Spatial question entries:
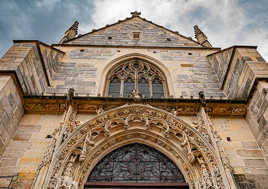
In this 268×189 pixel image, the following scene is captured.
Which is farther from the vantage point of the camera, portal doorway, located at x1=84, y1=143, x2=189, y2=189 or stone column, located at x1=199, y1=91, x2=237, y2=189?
portal doorway, located at x1=84, y1=143, x2=189, y2=189

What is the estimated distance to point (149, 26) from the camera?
39.2ft

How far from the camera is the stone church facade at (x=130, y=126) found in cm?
460

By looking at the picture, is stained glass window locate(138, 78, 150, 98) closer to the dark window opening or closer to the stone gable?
the stone gable

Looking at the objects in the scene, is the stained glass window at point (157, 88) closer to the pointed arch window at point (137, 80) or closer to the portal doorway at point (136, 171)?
the pointed arch window at point (137, 80)

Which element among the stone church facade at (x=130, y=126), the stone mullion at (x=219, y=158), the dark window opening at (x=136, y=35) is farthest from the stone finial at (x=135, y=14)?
the stone mullion at (x=219, y=158)

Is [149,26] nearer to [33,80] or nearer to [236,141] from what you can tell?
[33,80]

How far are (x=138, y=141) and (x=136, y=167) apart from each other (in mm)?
793

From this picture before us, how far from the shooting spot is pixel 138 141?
578cm

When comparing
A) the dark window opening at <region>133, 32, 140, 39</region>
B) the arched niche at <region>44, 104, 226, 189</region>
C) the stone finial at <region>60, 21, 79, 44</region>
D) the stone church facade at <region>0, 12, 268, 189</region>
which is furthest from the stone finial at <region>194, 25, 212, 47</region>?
the arched niche at <region>44, 104, 226, 189</region>

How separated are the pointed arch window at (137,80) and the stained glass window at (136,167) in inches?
95.8

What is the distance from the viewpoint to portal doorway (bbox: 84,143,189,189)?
4691mm

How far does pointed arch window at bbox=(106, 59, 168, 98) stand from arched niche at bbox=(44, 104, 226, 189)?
1.83 m

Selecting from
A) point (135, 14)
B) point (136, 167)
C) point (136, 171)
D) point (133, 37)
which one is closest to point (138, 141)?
point (136, 167)

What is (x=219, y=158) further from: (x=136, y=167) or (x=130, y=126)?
(x=130, y=126)
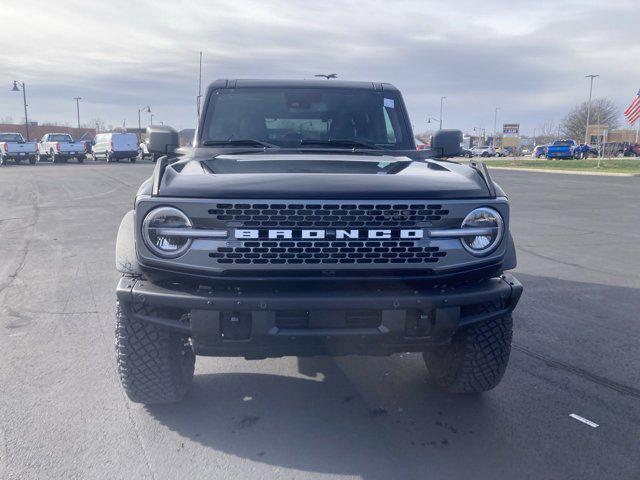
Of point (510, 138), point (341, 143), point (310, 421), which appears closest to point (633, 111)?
point (341, 143)

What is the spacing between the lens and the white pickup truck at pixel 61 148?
38.8m

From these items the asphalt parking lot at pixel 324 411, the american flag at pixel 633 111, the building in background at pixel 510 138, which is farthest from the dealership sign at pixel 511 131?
the asphalt parking lot at pixel 324 411

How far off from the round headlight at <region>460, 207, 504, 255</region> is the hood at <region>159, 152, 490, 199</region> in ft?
0.32

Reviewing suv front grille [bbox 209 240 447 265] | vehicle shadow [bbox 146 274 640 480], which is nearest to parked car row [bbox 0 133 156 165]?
vehicle shadow [bbox 146 274 640 480]

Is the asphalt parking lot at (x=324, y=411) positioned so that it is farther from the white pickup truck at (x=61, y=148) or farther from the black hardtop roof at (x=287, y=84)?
the white pickup truck at (x=61, y=148)

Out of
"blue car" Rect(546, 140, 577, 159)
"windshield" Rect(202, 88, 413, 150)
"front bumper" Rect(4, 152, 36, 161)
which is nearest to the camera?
"windshield" Rect(202, 88, 413, 150)

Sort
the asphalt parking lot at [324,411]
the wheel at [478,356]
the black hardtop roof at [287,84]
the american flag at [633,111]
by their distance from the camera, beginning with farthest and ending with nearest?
the american flag at [633,111], the black hardtop roof at [287,84], the wheel at [478,356], the asphalt parking lot at [324,411]

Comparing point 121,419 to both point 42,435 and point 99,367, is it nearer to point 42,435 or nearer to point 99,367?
point 42,435

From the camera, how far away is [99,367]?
4.20 meters

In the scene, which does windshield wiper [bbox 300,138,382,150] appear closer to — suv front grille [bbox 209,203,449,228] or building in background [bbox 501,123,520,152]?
suv front grille [bbox 209,203,449,228]

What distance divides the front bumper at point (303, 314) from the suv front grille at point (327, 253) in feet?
0.40

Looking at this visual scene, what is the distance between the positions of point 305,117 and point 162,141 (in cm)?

▶ Work instructions
Format the lines from the one holding "What distance divides" through the end of the material, inclusive, as a Markdown table with the columns Row and Line, numbering each row and skipping blank lines.

▶ Correct output
| Row | Line |
|---|---|
| 1 | What distance divides the front bumper at point (303, 314) from the suv front grille at point (327, 253) in feet? |
| 2 | 0.40 |
| 3 | Looking at this visual scene, what is the distance between the positions of point 305,117 and point 162,141 (in cm)? |